Show HN: FastGraphRAG – Better RAG using good old PageRank

github.com

446 points · liukidar · 2 days ago

Hey there HN! We’re Antonio, Luca, and Yuhang, and we’re excited to introduce Fast GraphRAG, an open-source RAG approach that leverages knowledge graphs and the 25 years old PageRank for better information retrieval and reasoning.

Building a good RAG pipeline these days takes a lot of manual optimizations. Most engineers intuitively start from naive RAG: throw everything in a vector database and hope that semantic search is powerful enough. This can work for use cases where accuracy isn’t too important and hallucinations are tolerable, but it doesn’t work for more difficult queries that involve multi-hop reasoning or more advanced domain understanding. Also, it’s impossible to debug it.

To address these limitations, many engineers find themselves adding extra layers like agent-based preprocessing, custom embeddings, reranking mechanisms, and hybrid search strategies. Much like the early days of machine learning when we manually crafted feature vectors to squeeze out marginal gains, building an effective RAG system often becomes an exercise in crafting engineering “hacks.”

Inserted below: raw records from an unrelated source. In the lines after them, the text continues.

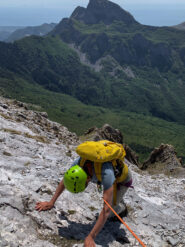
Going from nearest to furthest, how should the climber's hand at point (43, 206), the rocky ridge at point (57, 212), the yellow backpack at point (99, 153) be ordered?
the yellow backpack at point (99, 153) < the rocky ridge at point (57, 212) < the climber's hand at point (43, 206)

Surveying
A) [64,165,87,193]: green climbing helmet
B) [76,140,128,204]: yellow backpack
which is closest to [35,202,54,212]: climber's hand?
[64,165,87,193]: green climbing helmet

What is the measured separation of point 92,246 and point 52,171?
7778mm

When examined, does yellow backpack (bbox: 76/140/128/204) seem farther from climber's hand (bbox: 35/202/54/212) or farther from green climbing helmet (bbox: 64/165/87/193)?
climber's hand (bbox: 35/202/54/212)

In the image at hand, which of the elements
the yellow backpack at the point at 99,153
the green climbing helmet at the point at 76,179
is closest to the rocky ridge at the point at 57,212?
the green climbing helmet at the point at 76,179

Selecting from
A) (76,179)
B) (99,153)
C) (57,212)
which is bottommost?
(57,212)

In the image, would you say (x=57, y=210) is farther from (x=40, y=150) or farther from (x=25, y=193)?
(x=40, y=150)

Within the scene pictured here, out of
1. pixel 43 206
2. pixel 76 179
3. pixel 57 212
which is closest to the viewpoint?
pixel 76 179

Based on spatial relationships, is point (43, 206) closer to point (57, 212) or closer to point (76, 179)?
point (57, 212)

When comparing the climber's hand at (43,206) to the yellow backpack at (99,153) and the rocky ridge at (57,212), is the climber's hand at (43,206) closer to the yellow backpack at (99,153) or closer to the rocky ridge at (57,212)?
the rocky ridge at (57,212)

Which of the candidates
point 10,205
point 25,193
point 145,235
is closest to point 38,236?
point 10,205

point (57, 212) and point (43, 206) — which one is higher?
point (43, 206)

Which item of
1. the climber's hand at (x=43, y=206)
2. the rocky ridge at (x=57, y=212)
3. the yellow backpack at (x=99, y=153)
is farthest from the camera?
the climber's hand at (x=43, y=206)

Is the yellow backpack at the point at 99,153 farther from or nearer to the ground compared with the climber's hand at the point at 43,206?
farther from the ground

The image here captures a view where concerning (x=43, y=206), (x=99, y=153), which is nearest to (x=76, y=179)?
(x=99, y=153)
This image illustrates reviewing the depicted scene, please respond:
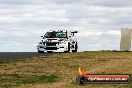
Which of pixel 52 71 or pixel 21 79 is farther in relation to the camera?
pixel 52 71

Earlier this year, Microsoft seeded the idea of using Knowledge Graphs for RAG and published GraphRAG - i.e. RAG with Knowledge Graphs. We believe that there is an incredible potential in this idea, but existing implementations are naive in the way they create and explore the graph. That’s why we developed Fast GraphRAG with a new algorithmic approach using good old PageRank.

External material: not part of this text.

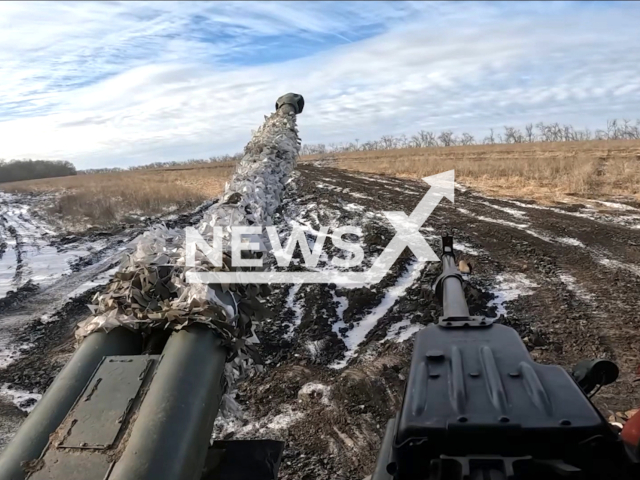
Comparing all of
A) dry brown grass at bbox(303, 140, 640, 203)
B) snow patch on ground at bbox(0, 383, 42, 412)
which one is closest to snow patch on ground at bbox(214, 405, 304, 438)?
snow patch on ground at bbox(0, 383, 42, 412)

There are two main challenges when building a reliable RAG system:

(1) Data Noise: Real-world data is often messy. Customer support tickets, chat logs, and other conversational data can include a lot of irrelevant information. If you push noisy data into a vector database, you’re likely to get noisy results.

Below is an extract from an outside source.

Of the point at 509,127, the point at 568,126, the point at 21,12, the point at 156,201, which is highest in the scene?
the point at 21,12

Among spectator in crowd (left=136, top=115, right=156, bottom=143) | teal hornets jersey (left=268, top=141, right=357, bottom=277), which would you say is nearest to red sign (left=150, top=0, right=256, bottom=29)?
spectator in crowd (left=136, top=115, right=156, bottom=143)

(2) Domain Specialization: For complex use cases, a RAG system must understand the domain-specific context. This requires creating representations that capture not just the words but the deeper relationships and structures within the data.

Our solution builds on these insights by incorporating knowledge graphs into the RAG pipeline. Knowledge graphs store entities and their relationships, and can help structure data in a way that enables more accurate and context-aware information retrieval. 12 years ago Google announced the knowledge graph we all know about [1]. It was a pioneering move. Now we have LLMs, meaning that people can finally do RAG on their own data with tools that can be as powerful as Google’s original idea.

Before we built this, Antonio was at Amazon, while Luca and Yuhang were finishing their PhDs at Oxford. We had been thinking about this problem for years and we always loved the parallel between pagerank and the human memory [2]. We believe that searching for memories is incredibly similar to searching the web.

Here’s how it works:

- Entity and Relationship Extraction: Fast GraphRAG uses LLMs to extract entities and their relationships from your data and stores them in a graph format [3].

- Query Processing: When you make a query, Fast GraphRAG starts by finding the most relevant entities using vector search, then runs a personalized PageRank algorithm to determine the most important “memories” or pieces of information related to the query [4].

- Incremental Updates: Unlike other graph-based RAG systems, Fast GraphRAG natively supports incremental data insertions. This means you can continuously add new data without reprocessing the entire graph.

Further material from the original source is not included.